(Beginning of READING PASSAGE)

To make effective and efficient treatments, the majority of ethnoveterinary practitioners in the study district used fresh plant materials (79%). The use of fresh plant materials for remedy preparations is well documented elsewhere in Ethiopia (Lulekal et al., 2014; Eshetu et al., 2015; Maryo et al., 2015; Wodegebriel et al., 2018) as fresh plant materials maintain the majority of bioactive compounds when compared to dry plant materials as they lose volatile but important secondary metabolites.
The majority of informants confirmed that the bulk of preparations (60%) were made by crushing and mixing with water, which is consistent with prior findings from other studies (Eshetu et al., 2015; Kidane et al., 2018). Most informants reported that the main means of administering medicine was oral treatment which agrees with the findings of (Giday et al., 2009; Maryo et al., 2015).
The calculation of fidelity level of medicinal plants found out that Cynodon dactylon, Inula confertiflora, Nicotiana tabacum, Verbascum sinaticum, and Cucumis ficifolius had high fidelity levels. according to Trotter and Logan (1986), fidelity level is a measure of the healing ability of medicinal plants. Therefore, medicinal plants having a high-fidelity level indicates that they are speculated to be effective in their curing potential and can be a good candidate for modern drug formulation.
In addition, the calculation of informant consensus factor values showed that prevalent diseases in the study area have higher informant consensus factor values and less prevalent diseases showed smaller informant consensus values. In addition, the lower values of informant consensus factors indicated that the willingness of sharing indigenous knowledge among traditional healers is minimum. Probably this is due to the belief that their healing activity cannot work if the secret is revealed to others in the study district. Furthermore, traditional healers living in different habitats may use different medicinal plant species to treat the same diseases. The informant consensus values also suggested that people in the community share knowledge about the most significant medicinal plant species for treating the most common ailments.

(End of READING PASSAGE)

QUESTIONS:
1. In the ethnoveterinary study discussion, what share of practitioners used fresh plant materials for their remedies?
2. Carry on the ethnoveterinary medicinal plant discussion, beginning after its last sentence.

(Beginning of INFORMATION SUPPLIED)

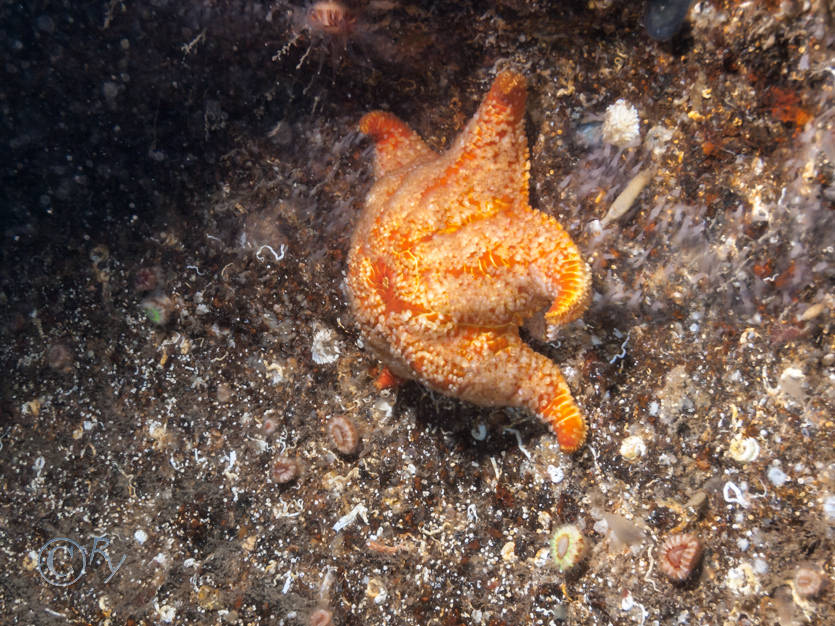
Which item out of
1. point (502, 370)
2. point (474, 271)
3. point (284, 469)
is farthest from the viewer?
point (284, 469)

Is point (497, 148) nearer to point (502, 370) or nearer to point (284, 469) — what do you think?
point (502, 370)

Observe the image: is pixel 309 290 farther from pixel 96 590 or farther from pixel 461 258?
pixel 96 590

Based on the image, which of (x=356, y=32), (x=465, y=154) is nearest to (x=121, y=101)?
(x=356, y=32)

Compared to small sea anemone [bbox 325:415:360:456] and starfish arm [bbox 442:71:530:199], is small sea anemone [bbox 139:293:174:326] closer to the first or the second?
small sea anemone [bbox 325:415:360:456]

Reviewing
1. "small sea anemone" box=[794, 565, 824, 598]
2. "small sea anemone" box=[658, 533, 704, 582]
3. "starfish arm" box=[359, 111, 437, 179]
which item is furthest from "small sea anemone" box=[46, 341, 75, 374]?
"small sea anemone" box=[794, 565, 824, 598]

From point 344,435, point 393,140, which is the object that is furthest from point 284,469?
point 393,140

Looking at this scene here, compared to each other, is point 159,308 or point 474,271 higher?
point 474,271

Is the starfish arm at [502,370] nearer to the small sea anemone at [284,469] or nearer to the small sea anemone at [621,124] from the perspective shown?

(End of INFORMATION SUPPLIED)
(Beginning of INFORMATION SUPPLIED)

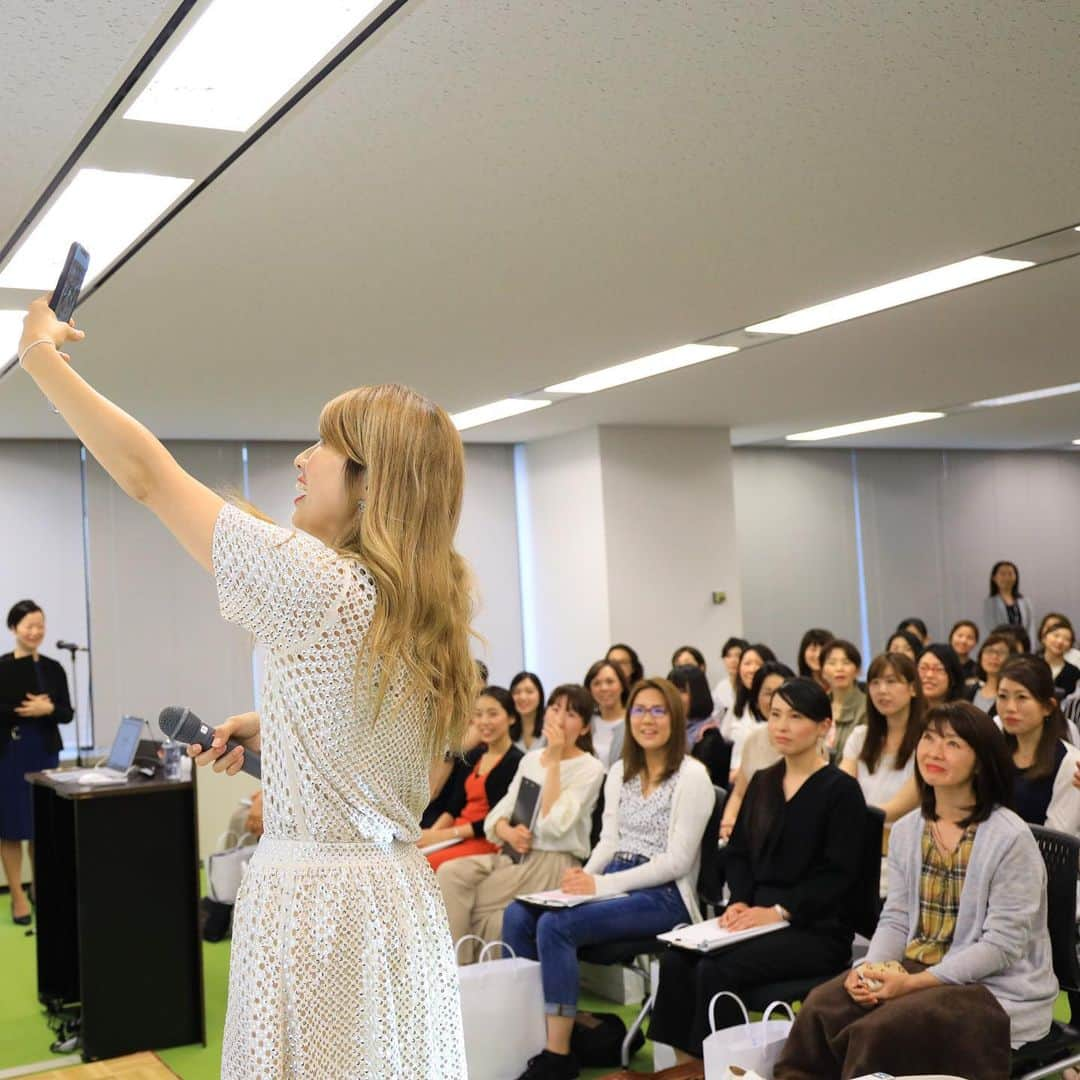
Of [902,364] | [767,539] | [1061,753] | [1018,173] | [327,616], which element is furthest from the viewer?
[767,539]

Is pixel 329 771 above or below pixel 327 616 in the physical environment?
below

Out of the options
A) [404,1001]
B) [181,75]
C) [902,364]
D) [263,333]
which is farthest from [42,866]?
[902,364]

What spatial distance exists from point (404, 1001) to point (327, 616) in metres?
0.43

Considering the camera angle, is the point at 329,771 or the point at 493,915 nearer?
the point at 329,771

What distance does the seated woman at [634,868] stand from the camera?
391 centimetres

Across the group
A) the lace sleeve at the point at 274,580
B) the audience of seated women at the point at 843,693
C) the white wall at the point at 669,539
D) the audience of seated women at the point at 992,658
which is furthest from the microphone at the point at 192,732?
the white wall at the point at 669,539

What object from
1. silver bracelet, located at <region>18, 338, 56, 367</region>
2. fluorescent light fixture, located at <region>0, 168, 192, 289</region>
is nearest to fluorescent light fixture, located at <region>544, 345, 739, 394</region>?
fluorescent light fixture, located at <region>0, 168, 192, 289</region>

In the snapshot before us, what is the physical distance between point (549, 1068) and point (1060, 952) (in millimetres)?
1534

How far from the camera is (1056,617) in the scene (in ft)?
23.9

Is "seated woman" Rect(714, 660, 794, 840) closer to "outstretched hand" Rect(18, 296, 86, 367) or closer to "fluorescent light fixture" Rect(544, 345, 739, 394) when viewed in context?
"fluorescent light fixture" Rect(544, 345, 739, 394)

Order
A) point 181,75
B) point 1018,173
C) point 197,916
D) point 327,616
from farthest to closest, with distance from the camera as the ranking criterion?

(End of INFORMATION SUPPLIED)
(Beginning of INFORMATION SUPPLIED)

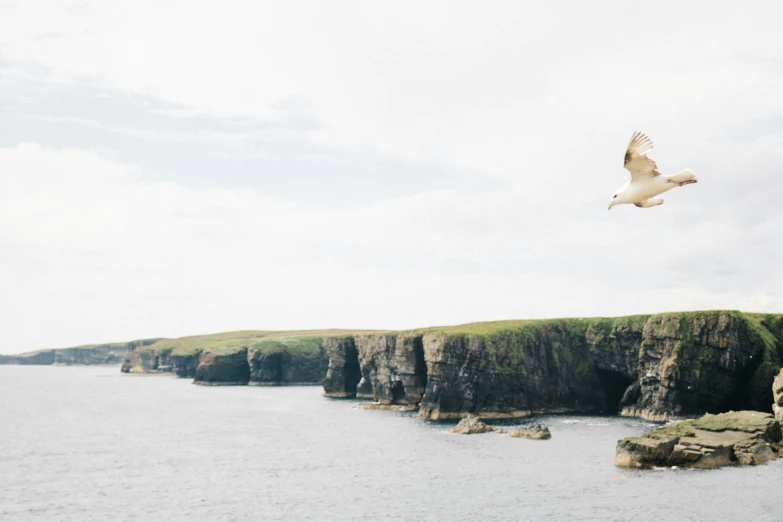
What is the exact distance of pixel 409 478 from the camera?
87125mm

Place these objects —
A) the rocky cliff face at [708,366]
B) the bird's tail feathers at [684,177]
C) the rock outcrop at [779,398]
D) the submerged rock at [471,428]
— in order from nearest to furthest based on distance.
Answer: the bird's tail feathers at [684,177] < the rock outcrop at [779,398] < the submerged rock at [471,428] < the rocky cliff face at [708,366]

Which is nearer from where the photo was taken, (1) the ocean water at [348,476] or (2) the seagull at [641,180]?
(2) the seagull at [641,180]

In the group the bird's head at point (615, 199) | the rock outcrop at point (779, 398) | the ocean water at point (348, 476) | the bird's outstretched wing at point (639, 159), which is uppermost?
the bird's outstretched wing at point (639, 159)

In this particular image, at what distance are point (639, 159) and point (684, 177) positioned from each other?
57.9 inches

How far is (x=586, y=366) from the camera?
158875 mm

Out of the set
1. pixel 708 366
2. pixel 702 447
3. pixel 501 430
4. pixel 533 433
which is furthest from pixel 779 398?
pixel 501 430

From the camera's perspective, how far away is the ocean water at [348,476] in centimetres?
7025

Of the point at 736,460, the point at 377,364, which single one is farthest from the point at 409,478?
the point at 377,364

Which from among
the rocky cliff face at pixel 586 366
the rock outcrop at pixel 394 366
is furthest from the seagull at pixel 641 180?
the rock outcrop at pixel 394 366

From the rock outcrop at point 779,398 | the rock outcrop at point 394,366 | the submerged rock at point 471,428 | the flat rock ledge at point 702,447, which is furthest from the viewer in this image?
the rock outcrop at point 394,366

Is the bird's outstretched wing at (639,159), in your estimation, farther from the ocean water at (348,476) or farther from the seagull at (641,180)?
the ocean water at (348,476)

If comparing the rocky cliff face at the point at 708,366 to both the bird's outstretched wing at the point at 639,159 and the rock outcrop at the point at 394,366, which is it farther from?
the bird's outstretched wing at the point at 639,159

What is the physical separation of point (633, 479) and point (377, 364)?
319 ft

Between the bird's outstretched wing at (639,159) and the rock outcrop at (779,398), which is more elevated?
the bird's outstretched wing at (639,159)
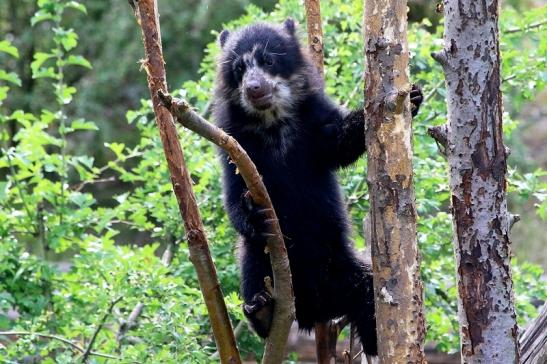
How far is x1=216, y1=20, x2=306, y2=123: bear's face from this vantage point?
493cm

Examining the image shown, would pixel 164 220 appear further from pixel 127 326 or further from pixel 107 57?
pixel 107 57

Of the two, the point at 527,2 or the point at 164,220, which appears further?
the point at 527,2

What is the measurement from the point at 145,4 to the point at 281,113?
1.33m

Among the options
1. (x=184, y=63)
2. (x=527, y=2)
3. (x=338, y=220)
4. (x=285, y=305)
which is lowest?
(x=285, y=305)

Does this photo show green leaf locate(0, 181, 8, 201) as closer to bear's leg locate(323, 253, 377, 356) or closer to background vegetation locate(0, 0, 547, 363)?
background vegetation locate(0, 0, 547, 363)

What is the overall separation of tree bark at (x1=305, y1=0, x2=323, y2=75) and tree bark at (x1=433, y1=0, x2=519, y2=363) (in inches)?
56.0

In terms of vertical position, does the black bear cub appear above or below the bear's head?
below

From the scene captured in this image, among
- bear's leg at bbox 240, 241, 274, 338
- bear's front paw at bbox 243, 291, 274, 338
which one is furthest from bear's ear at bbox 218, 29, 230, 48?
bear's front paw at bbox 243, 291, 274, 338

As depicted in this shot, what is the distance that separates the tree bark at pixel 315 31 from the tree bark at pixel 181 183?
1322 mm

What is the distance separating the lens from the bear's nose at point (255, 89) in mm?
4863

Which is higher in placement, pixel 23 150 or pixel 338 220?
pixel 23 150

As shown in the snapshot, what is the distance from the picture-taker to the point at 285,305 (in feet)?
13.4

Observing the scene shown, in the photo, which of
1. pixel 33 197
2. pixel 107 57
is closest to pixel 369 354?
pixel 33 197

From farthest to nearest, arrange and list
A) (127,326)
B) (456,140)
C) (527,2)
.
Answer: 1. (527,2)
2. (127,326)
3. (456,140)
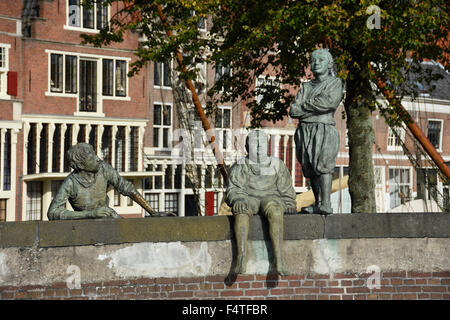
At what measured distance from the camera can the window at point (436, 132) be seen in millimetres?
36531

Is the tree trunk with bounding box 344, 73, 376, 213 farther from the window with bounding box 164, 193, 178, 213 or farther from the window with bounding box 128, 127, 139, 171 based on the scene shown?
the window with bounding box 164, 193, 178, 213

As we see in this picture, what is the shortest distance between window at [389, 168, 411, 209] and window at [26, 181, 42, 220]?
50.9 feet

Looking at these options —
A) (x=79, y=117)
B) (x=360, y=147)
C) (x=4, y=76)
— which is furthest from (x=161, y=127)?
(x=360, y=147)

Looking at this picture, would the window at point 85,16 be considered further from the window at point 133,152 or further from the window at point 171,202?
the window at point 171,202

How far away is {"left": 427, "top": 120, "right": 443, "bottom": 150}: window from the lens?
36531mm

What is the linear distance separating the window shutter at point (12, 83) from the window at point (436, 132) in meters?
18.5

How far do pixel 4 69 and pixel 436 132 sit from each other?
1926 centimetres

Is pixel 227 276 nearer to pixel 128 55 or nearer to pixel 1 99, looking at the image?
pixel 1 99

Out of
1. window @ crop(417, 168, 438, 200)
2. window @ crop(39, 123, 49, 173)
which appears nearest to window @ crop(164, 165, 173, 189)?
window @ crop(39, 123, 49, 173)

(End of INFORMATION SUPPLIED)

RESULTS OF THE EXERCISE:
1. 79%

2.
The preference ranking exercise helped in determining which medicinal plant species are most used to treat blackleg that is frequently reported in the study area. As the result, salvia nilotica, Allium sativum, Cucumis ficifolius, Verbascum sinaticum, and Ruta chalpensis had the highest scores and were identified as the most effective treatments for this disease. Future research on the bioactive components of these medicinal plant species against blackleg also may lead to a good result for the development of drugs.
The results of a direct matrix ranking exercise revealed that the highest values (ranks) for several multipurpose ethnoveterinary medicinal plants in the study area such as Juniperus procera, Millettia ferruginea, Croton macrostachyus, Acacia etbaica, Buddleja polystachya, and Carissa spinarum. This result suggested that these plants are overexploited for non-medicinal purposes rather than for their reported medicinal values. Overharvesting of multipurpose medicinal plants for agricultural land expansion, fuelwood collection, cutting for furniture production, fence, house construction, and charcoal production, and other purposes was identified as contributing factors to the depletion of such species in the study area. As the result, the findings require immediate conservation actions to protect the rapidly declining multipurpose ethnoveterinary medicinal plant species of the study area. The same results showing the highest exploitation of multipurpose ethnoveterinary medicinal plants have been documented from different regions of Ethiopia (Yineger et al., 2007).